Une chronique au quotidien qui a tout du parcours du combattant, celle d’un père face à ses enfants avec certes l’aide parfois désabusée de la mère de la progéniture. On ajoute que le brave garçon est auteur de BD ce qui ne peut qu’ajourer à son stress, qu’il va déménager avec sa tribu et que le décès d’un être proche va troubler encore plus la donne. Family Life a fait ses débuts dans Spirou et nous a de suite accroché par son ton, sa sensibilité et son authenticité. Jacques Louis est aux manettes de cette saga que l’on croit, à coup sûr, en grande partie autobiographique et dans laquelle il est facile de se trouver des point communs avec sa petite famille en action.

Family Life

Avant d’être des parents, ils ont été des enfants. La roue a tourné, le jeune couple s’est aimé et a mis au monde deux petites filles. Un déménagement, un deuil qui fait mal et qu’on a du mal à accepter, la vie va suivre son cours sous les yeux des deux gamines qui ont bien décidé de mener la danse.
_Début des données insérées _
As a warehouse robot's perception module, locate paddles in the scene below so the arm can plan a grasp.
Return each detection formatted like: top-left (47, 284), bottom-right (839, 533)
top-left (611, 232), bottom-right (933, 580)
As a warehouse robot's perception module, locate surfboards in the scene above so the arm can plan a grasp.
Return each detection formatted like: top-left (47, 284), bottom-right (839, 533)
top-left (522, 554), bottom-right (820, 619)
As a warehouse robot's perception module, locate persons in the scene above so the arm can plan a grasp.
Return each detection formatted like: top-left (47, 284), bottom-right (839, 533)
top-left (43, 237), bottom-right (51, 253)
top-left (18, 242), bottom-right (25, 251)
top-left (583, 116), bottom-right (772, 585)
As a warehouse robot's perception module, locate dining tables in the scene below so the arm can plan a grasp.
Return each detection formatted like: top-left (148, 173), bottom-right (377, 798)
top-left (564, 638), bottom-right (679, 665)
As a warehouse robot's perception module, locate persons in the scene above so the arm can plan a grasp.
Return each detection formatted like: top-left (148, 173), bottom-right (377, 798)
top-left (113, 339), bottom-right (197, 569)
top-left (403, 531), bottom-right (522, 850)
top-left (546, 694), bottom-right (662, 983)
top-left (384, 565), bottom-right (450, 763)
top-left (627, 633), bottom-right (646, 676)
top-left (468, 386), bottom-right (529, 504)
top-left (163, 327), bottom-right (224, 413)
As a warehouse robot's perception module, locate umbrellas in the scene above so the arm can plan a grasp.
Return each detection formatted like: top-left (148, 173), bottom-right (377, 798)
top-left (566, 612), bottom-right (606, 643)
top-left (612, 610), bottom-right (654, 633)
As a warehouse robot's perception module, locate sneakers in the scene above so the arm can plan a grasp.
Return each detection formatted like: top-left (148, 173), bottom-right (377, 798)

Elles ont des états d’âme face aux carottes, sont deux Raptors carnivores indomptables qui transforment la salle de bain en naufrage du Titanic et ne sont bien que chez leurs grands-parents. On n’oublie pas le lapin psychopathe (on en connait qui en ont eu deux). Ni les coups de blues en repensant aux années qui filent à toute allure. D’ici que les gamines amènent leurs fiancées et qu’on se fasse faire une prothèse de hanche, oui le temps passe vite.

Family Life

Une vrai gentillesse dans le propos, de la tendresse en pagaille, un réalisme qui parle de l’actualité commentée aux enfants, l’explication de ce deuil indissociable, Family Life est une découverte en tout point savoureuse, parfaite, graphisme en prime. Il y a bien sûr les interrogations des adultes pour leur propre avenir et qui sont désormais des parents, catégorie à part qui va en voir de toutes les couleurs mais aura surtout avec ses enfants, puis petits-enfants tous les bonheurs du monde. Jacques Louis a mis au monde une jolie série (on espère une suite) qui fait du bien et dans laquelle on se retrouve.